Ces trois affirmations s'accordent-elles avec le texte sur Richard Millet ? Pour chacune, répondez par oui ou par non et citez mot pour mot les termes décisifs du texte.
1. Les textes réunis dans la Chronique de la guerre civile en France couvrent dix ans.
2. Le livre Paris bas-ventre paraît aux éditions La Nouvelle Librairie.
3. De nombreux critiques ont lu l'Éloge littéraire d'Anders Breivik.

## TEXTE PRÉSENTÉ

§

Le magazine des idées
Richard Millet pour son livre Paris bas-ventre aux éditions La Nouvelle Librairie

Richard Millet devant les cochons, chronique de la guerre civile

Dix ans de proscription, dix ans à ne pas se soumettre face aux oukases, à continuer de dénoncer l’antiracisme face aux censeurs, c’est ce que relatent les textes réunis en cette Chronique de la guerre civile en France. Styliste hors pair, écrivain engagé, Millet raconte sans le moindre filtre les épisodes de la guerre culturelle sans merci menée contre la langue et l’identité française.

ÉLÉMENTS : Vous avez écrit un Éloge littéraire d’Anders Breivik, que peu de critiques ont pris la peine de lire. Dresseriez-vous les mêmes constats aujourd’hui sur un Brenton Tarrant, nouvel épouvantail de l’antiracisme militant ?

§

## DONNÉES FOURNIES
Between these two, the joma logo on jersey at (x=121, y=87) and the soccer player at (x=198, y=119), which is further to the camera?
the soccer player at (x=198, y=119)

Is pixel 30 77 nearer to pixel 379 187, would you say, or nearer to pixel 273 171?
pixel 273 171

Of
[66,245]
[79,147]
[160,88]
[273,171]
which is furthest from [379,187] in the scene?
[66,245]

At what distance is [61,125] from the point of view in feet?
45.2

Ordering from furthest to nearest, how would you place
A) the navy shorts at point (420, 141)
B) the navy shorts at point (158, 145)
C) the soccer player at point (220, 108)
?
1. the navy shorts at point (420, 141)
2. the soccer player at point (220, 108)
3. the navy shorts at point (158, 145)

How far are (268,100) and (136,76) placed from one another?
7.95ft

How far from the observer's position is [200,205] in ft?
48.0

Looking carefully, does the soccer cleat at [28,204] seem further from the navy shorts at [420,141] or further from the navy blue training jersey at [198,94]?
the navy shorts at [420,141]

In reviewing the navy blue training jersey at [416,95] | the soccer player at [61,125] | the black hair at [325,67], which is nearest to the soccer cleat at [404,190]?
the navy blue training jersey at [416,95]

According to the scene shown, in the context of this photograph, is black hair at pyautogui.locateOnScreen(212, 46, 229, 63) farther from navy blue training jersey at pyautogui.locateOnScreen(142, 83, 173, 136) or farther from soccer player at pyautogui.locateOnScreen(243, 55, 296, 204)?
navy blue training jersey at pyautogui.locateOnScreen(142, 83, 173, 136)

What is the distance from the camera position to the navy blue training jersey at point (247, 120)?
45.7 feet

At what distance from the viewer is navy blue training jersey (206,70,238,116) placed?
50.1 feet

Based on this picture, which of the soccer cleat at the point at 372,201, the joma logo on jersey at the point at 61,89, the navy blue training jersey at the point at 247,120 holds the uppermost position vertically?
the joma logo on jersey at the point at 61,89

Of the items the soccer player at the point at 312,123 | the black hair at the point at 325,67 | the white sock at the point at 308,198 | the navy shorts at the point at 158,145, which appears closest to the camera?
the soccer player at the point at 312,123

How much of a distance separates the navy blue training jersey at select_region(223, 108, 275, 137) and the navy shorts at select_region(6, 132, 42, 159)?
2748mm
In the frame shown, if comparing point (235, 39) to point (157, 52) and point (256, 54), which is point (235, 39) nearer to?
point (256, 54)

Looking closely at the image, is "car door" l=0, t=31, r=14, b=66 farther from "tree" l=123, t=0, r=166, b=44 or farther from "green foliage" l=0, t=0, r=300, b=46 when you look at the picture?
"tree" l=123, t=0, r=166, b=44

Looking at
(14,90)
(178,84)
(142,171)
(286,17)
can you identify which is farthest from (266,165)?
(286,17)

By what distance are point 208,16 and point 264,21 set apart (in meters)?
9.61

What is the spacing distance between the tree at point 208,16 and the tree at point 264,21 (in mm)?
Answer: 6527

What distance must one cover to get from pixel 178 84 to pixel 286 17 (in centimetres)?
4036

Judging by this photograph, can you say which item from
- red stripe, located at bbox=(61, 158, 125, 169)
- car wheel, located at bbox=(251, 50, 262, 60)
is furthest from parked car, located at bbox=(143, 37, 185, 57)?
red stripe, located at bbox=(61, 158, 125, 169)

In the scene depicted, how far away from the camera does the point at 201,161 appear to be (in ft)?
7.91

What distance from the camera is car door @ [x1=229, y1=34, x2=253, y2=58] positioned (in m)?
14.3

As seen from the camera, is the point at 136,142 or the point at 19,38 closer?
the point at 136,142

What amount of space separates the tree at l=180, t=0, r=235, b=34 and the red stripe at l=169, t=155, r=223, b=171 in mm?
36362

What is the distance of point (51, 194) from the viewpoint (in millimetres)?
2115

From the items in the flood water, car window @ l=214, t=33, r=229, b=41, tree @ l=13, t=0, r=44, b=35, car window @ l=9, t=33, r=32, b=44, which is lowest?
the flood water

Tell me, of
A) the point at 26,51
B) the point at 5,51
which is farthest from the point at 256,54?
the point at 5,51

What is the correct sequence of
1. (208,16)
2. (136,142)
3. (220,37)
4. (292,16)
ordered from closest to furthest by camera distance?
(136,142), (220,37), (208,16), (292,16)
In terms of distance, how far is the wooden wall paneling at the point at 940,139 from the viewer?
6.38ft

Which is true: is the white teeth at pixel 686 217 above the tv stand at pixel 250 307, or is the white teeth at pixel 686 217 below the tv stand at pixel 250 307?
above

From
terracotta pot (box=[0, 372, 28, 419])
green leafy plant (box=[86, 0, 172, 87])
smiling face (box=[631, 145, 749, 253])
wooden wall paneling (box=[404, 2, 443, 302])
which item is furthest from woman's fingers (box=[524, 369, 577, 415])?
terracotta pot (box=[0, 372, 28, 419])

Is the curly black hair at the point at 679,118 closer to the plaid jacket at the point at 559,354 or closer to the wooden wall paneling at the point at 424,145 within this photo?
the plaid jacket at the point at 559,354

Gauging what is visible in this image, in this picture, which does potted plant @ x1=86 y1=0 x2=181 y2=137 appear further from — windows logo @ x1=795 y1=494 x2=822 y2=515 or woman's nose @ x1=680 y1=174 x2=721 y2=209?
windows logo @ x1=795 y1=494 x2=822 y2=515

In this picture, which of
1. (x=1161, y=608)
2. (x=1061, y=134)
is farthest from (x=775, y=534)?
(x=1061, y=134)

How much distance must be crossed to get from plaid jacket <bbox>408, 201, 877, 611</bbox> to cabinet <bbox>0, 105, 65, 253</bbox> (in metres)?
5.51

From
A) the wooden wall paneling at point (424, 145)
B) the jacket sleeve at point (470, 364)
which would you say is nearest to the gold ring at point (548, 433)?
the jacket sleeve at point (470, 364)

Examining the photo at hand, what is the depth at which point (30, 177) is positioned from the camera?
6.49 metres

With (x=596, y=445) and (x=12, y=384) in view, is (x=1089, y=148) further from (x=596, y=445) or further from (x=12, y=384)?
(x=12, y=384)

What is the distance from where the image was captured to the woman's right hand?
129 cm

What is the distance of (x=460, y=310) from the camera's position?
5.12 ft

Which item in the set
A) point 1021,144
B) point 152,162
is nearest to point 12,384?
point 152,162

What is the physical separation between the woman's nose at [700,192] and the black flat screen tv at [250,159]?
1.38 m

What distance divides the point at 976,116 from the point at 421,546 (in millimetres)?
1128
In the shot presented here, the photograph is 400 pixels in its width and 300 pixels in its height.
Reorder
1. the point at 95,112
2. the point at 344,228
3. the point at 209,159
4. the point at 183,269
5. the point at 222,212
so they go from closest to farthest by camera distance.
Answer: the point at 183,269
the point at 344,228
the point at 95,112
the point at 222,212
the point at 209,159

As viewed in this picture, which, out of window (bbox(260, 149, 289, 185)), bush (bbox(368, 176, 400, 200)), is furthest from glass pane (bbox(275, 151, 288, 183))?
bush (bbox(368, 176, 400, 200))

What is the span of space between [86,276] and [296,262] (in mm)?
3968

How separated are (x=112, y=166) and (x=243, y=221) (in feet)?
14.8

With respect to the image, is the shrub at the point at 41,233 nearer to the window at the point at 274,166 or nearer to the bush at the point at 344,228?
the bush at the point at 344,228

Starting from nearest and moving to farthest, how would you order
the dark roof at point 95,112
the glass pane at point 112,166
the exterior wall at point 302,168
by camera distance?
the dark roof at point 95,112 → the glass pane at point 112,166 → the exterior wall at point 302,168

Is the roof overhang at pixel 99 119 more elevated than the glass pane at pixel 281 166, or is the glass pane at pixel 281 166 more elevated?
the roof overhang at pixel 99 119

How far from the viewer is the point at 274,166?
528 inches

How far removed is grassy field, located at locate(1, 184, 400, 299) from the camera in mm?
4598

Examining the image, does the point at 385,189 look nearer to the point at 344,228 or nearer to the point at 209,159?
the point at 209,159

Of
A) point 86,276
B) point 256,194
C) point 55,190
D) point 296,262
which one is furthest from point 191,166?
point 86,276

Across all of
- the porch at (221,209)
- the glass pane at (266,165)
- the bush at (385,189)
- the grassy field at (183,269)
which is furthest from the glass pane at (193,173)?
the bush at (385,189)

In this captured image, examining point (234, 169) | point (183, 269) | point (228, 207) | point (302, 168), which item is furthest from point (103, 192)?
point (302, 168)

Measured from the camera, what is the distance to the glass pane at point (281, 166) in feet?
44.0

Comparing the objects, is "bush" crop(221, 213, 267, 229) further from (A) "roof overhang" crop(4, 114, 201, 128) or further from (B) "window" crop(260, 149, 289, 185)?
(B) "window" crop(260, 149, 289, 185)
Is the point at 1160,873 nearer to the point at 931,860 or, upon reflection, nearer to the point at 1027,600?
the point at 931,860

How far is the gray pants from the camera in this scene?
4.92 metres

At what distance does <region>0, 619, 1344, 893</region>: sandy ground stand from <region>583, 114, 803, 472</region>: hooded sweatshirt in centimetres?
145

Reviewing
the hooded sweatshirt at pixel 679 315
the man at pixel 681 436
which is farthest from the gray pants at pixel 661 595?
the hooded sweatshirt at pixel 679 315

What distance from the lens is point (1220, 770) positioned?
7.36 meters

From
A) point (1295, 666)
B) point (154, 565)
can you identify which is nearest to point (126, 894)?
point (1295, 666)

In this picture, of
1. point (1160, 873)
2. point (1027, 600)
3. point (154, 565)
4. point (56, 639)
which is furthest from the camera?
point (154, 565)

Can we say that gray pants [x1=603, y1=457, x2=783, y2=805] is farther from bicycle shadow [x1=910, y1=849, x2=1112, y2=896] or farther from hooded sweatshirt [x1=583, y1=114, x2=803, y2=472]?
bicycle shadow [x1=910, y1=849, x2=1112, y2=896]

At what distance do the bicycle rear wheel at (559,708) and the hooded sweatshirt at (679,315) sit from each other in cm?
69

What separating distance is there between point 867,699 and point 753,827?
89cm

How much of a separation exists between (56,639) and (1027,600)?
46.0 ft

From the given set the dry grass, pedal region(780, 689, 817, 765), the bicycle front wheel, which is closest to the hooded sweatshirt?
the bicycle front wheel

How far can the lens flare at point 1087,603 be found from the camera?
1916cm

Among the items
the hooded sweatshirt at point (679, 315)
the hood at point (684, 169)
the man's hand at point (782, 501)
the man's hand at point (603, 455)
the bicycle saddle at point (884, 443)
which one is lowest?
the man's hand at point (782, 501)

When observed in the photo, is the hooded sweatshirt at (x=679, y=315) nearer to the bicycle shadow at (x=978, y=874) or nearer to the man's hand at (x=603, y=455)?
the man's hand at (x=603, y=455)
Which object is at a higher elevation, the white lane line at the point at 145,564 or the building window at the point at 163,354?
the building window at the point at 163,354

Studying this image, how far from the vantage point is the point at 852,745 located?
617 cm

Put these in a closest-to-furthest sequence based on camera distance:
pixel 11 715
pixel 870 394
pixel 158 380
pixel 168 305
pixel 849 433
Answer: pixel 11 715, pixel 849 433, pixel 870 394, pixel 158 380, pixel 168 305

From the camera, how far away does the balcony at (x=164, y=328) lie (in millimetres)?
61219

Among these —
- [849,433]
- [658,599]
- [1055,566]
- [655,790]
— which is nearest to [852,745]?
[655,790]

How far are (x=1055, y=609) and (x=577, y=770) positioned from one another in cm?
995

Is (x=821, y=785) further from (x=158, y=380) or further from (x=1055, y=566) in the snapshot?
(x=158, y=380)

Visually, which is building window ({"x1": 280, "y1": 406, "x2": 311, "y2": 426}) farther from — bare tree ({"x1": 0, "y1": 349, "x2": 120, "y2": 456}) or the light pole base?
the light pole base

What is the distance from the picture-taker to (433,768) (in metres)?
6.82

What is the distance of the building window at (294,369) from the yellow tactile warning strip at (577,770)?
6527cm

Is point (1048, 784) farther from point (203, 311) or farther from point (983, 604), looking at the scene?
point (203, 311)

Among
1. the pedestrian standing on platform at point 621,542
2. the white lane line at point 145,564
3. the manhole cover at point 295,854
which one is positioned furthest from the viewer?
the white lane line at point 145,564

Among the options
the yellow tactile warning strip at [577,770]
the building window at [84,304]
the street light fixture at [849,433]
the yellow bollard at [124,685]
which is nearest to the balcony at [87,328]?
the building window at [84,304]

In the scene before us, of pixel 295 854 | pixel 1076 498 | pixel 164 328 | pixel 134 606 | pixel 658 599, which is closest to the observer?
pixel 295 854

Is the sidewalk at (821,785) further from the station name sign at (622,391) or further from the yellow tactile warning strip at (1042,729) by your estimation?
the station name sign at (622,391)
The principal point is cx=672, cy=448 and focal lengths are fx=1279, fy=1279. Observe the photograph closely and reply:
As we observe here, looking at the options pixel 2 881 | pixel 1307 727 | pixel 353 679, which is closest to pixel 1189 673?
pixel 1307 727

§

## RÉSULTAT
1. Oui : « Dix ans de proscription, dix ans à ne pas se soumettre face aux oukases »
2. Oui : « Paris bas-ventre aux éditions La Nouvelle Librairie »
3. Non : « que peu de critiques ont pris la peine de lire »